== Document text ==
There are different ways to look at that. One is, that walking and non-car use as transport modes can contribute to economic development. In US cities there is competition for new creative and talented people, they are called the “creative class”. Cities are competing to attract their talent. These people are more inclined to walk, to cycle or to use public transport. Twenty or thirty years ago, young and successful people were driving a car and cities tried to accommodate them by building highways and nice parking garages. Now it turns out cities need these young and successful people to grow the economy. These people are are interested in walking, cycling and public transport.
How can walking contribute to local economies?
Well, walking, cycling and public transport can contribute to your local economic development. The GDP will still be growing, but it will not be the manufacturing-based GDP, rather it will grow from tech based innovations. If a city does not have a growing GDP, it does not have a growing tax base. Investing in pedestrian and cycling facilities is much cheaper than investing in public transport or in roadway capacity. Also, people who cannot afford a car or a public transport ticket, may still be able to get a cheap used bicycle or they can also walk.
In times of economic crisis, will we have to change our mobility behaviour? Is there any relevant research on that topic?
There is some research on … well not on transport, but on shrinking cities and how cities that are losing population try to adapt. But I have not seen good research on connecting this to mobility. I think it is safe to say, that a city that has a transport system that relies more on walking and public transport, should be more resilient against outside economic shocks than a city that is fully car dependent. The economic crisis more severely affected suburban neighbourhoods in the US that were only accessible by automobile. This coincided with very a high gasoline prices. People had bought houses they could not afford. Suddenly, they don’t even have enough money to pay for the gasoline to get to these neighbourhoods. Neighbourhoods that were closer to the public transport stops or to the inner city, had it much better. So maybe there might be a link between resilience and the different modes of transport.
It’s a difficult question. From the behavioural side, what you are seeing now as a trend I think will continue, which is a diversification of transportation use, of multi-modality. More people will use more different modes of transport. Diversification of usage in modes will continue.
How will technology impact our future mobility?
Technology is the big unknown in the future. If you believe some transport engineers and the car industry, their big dream since the 1930s is just around the corner. We will have automated and connected vehicles. Cars have gotten much more automated already, they can park themselves now, and some cars have technology that can help avoid or reduce accidents. The next dream of the car industry is that the cars can communicate with each other, with traffic signals and you don’t have to do the driving any more.
===
== Provided material ==
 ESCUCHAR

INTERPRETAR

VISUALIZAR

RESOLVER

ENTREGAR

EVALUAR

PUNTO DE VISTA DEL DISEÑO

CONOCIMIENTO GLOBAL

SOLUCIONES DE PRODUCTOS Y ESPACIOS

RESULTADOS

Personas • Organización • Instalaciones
===
[Exercise requirements]:
1: What is the Spanish translation of this sentence from the interview on walking and city transport: "Investing in pedestrian and cycling facilities is much cheaper than investing in public transport or in roadway capacity."?
2: Could you extend the interview on walking and city transport, picking up right after its final sentence?

[Answers to the exercises]:
1: Invertir en instalaciones peatonales y ciclistas es mucho más barato que invertir en transporte público o en capacidad vial.

2:
Would this mean more or less cars on our streets?
If you believe in automated and connected vehicles, the future of mobility could hold a lot more driving. On the other hand connected and automated vehicles may need less space, because they can travel and park closer together. We can then use that space for other modes of transport or public spaces.
Besides technology, what else will change future transportation?
I think it is the desire of people for public spaces, for being outside, for interacting with others. The future may thus look more like our past—before mass motorization and adapting cities to cars. People increasingly value and enjoy public spaces and public interaction.
And this would not even be that expensive!
No, not as much as all the technological changes. But of course, the technological changes are always more intriguing to politicians and seem to be the way forward as an extension of modernist car-oriented planning that dominates many cities. It is harder to get money for walking and cycling, which does not sound so futuristic or maybe not that cool.
Some car sharing programs are attempts by the car industry, to catch up with young people, who would not drive otherwise. So, just because it is sharing does not mean that it is necessarily less driving.
You are researching on what cities can learn from other cities, like Vienna. What lesson can will take home?
If you make a mode of transport extremely attractive and convenient, people will use it. That seems to be the case with public transport in Vienna. The other part is parking management that is going on in the inner districts in Vienna. You cannot just use carrots and make one mode more attractive, but you also have to use a stick to push people a little bit out of their cars. And a city must have good alternatives such as walking and cycling infrastructure, as Vienna is providing. I think that could be a lesson from Vienna.
Ralph Buehler, PhD is Associate Professor in Urban Affairs & Planning and a Faculty Fellow with the Metropolitan Institute at Virginia Tech’s Alexandria Center. Most of his research has an international comparative perspective, contrasting transport and land-use policies, transport systems, and travel behaviour. Together with colleagues he works on a case study of Vienna as part of Harvard University’s Transforming Urban Transportation project.